Image-caption data from the web
◆ ◆ ◆ ◆
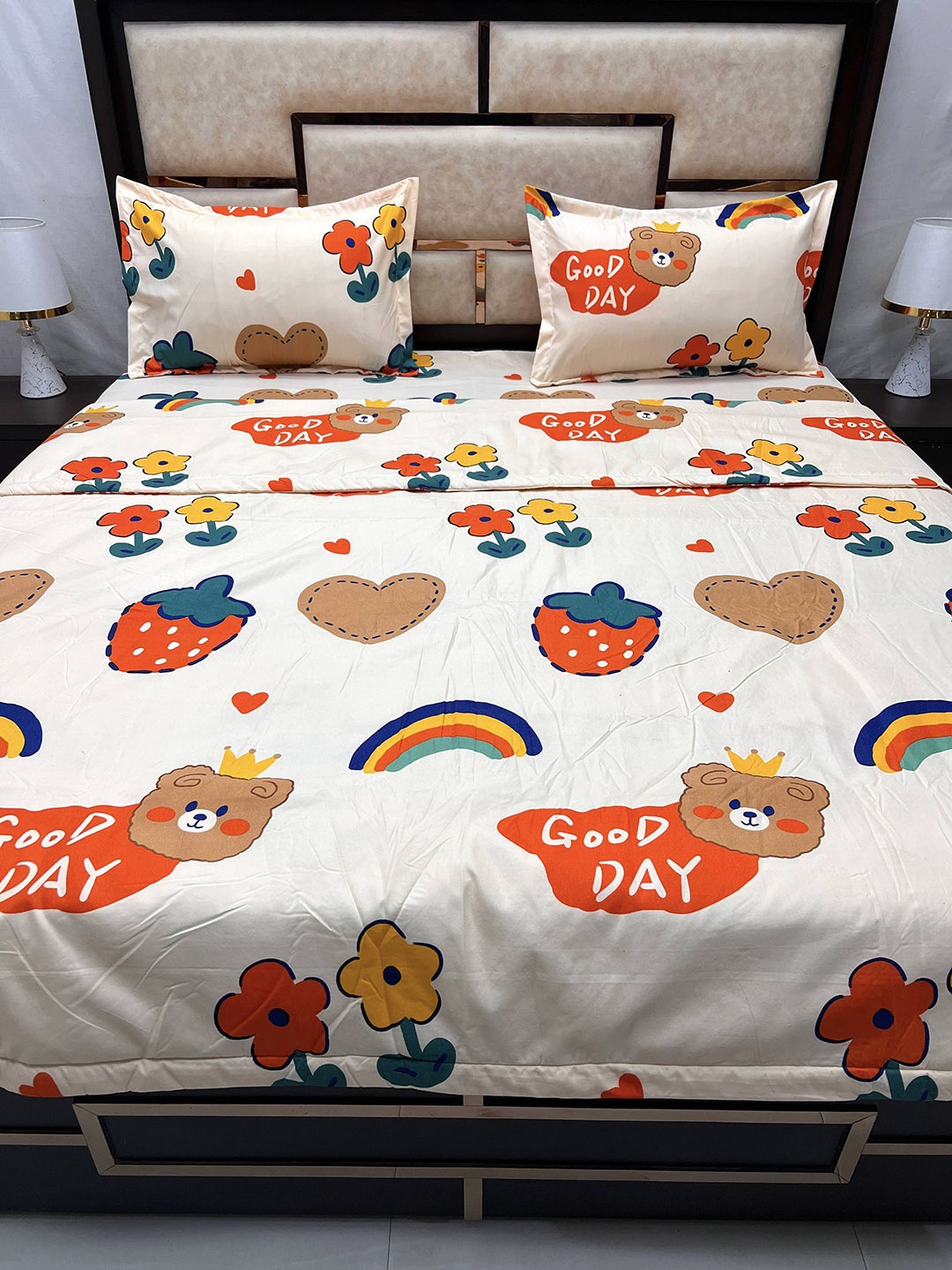 Pure Decor White Cartoon Characters Printed Cotton Bedsheet Set with 2 Pillow Covers
Pure Decor White Cartoon Characters Printed Cotton Bedsheet Set with 2 Pillow Covers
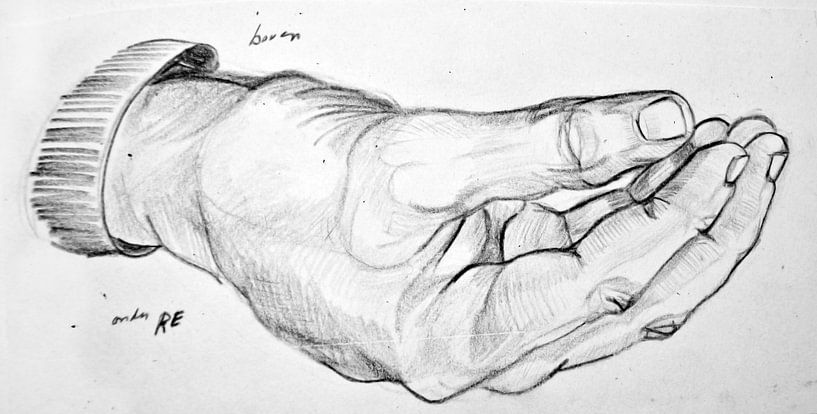 Drawing of a hand in black and white. by Therese Brals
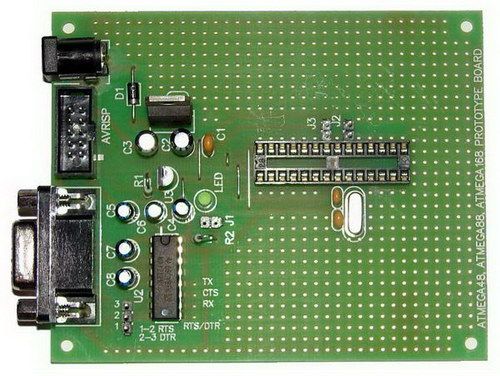 Assembled ATMEL AVR P28 prototype board ATMega8 (88)  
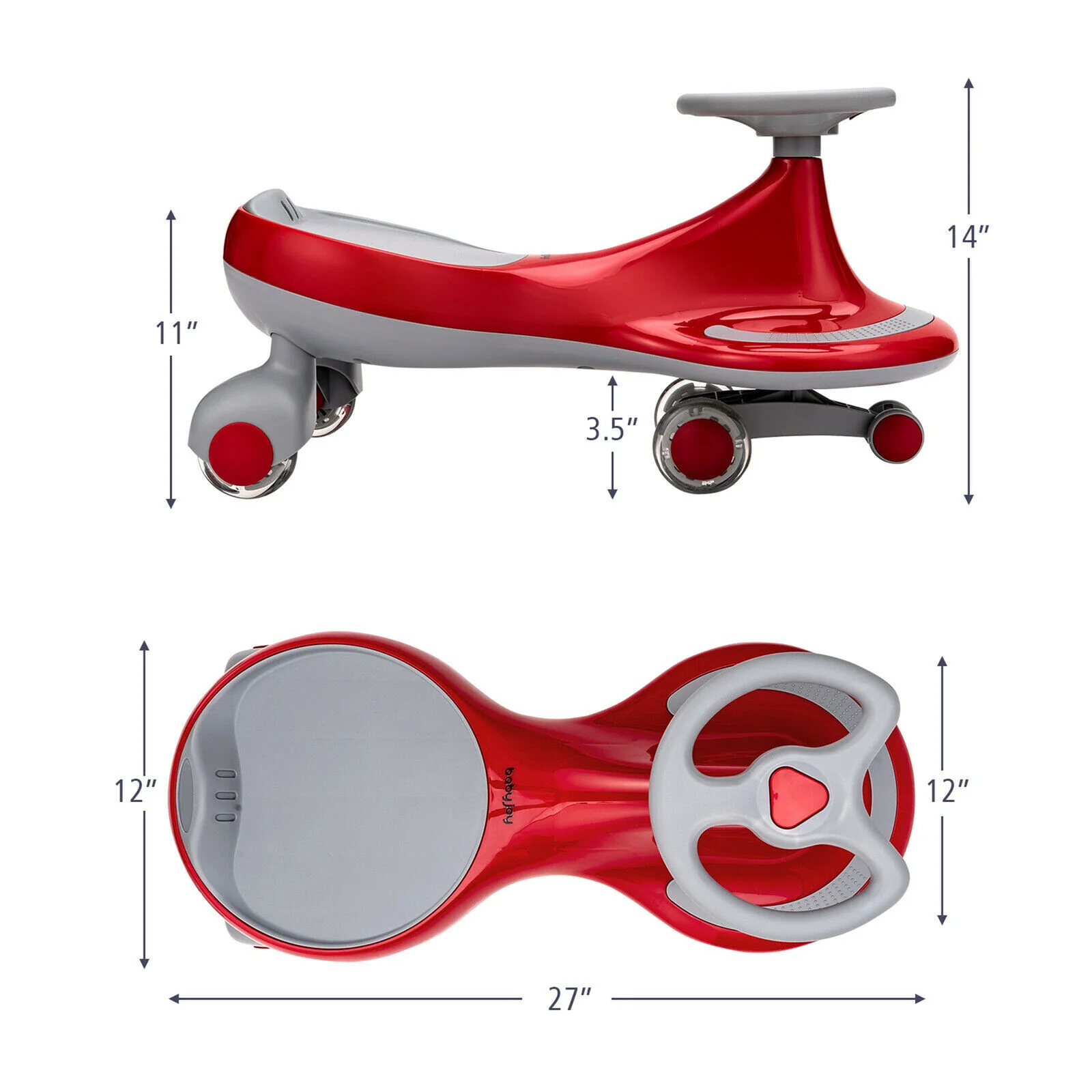Gymax Kids' Red Wiggle Car with Flashing Wheels - Fun Ride-on Toy for Toddlers and Kids - Image 3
◆ ◆ ◆ ◆
## TASK DESCRIPTION:
Change every "Cotton" in the material to "Linen" and leave everything else the same. Give back only the text lines, without the picture markers.

## TASK SOLUTION:
 Pure Decor White Cartoon Characters Printed Linen Bedsheet Set with 2 Pillow Covers
Pure Decor White Cartoon Characters Printed Linen Bedsheet Set with 2 Pillow Covers
 Drawing of a hand in black and white. by Therese Brals
 Assembled ATMEL AVR P28 prototype board ATMega8 (88)  
Gymax Kids' Red Wiggle Car with Flashing Wheels - Fun Ride-on Toy for Toddlers and Kids - Image 3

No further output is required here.